Mon Jan 04, 2021 7:50 pm

Thanks for posting those links Doug they make for some very good reading.

Re: Flying Tigers: Other Squadron Aircraft

Tue Jan 05, 2021 6:06 am

A friend asked if we had a relative that served with the AVG. I said I didn't know of anyone. Then he presented a book with the names of the lost and a pilot with my same last name that had crashed in a PT-22/ Maybe it was actually a Ryan PT-20 or PT-21, Anyway, I always thought a cool restoration paint scheme would be one of the "not a P-40 or P-51" aircraft used in that unit.

Re: Flying Tigers: Other Squadron Aircraft

Tue Jan 05, 2021 9:01 am

Ol Paint wrote:
Saville wrote:
shrike wrote:
Back in Ye Olden Dayes of Usenet, Erik was a regular on a few of the boards. I second the nice guy part, but also remember him being merciless with know-it-alls.



I remember one ...uhhh disagreement.... he had with Dan Ford - author of a book on the AVG - over which version of the P-40 the AVG flew and whether or not they had self-sealing fuel tanks.

The CW-21, by the way, did not have self-sealing tanks according to Shilling.


I ran across this archive of Usenet postings a long time back (circa 2001-2004) that have some posts by Erik Schilling. Some of which appear to be parts of the discussions you reference.
https://yarchive.net/mil/p40.html
https://yarchive.net/mil/ford_book.html
https://yarchive.net/mil/avg_record.html
https://yarchive.net/mil/avg_tactics.html

Some other postings that were archived:
https://yarchive.net/mil/kill_claims.html
https://yarchive.net/mil/bell_yfm1_horrors.html

The CW-21 sounded like an interesting aircraft. Too bad there don't appear to have been any survivors or much readily available information on how it actually stacked up against its contemporaries.

Doug


That's a trip down memory lane. I recall one quick exchange (clouded by the years perhaps) where someone was talking about, "This airplane was this pilot's, and that plane was so-and-so's" when Erik gently corrected him, pointing out that while they may have flown one or another more often, no one was actually assigned to a given airframe, and availability and pilot rosters meant that they often flew whatever was handy.
The OP claimed to have read every book ever about the Flying Tigers, 'What the hell do you know?'
The reply was simply, "I had to sign for them", followed by an expanded signature with most of his career spelled out.
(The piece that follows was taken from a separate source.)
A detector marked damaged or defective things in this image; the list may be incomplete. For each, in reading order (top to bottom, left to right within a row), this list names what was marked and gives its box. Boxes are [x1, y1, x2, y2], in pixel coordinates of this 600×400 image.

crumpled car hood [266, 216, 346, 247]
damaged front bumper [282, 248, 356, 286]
Re: Flying Tigers: Other Squadron Aircraft

Tue Jan 05, 2021 9:49 am

I get that all the time; people telling me things about the airplanes I'm actually flying -- and it ends up being authors quoting authors quoting authors quoting authors...

And even the veterans' autobiographies can make large mistakes. Last night I was re-reading Bud Anderson's To Fly And Fight; in it he borrows a Spitfire and relates how he had to apply left rudder to correct for yaw on takeoff because the prop turned the other way than a Mustang. (And it was a Spitfire II, not one with a Griffon.)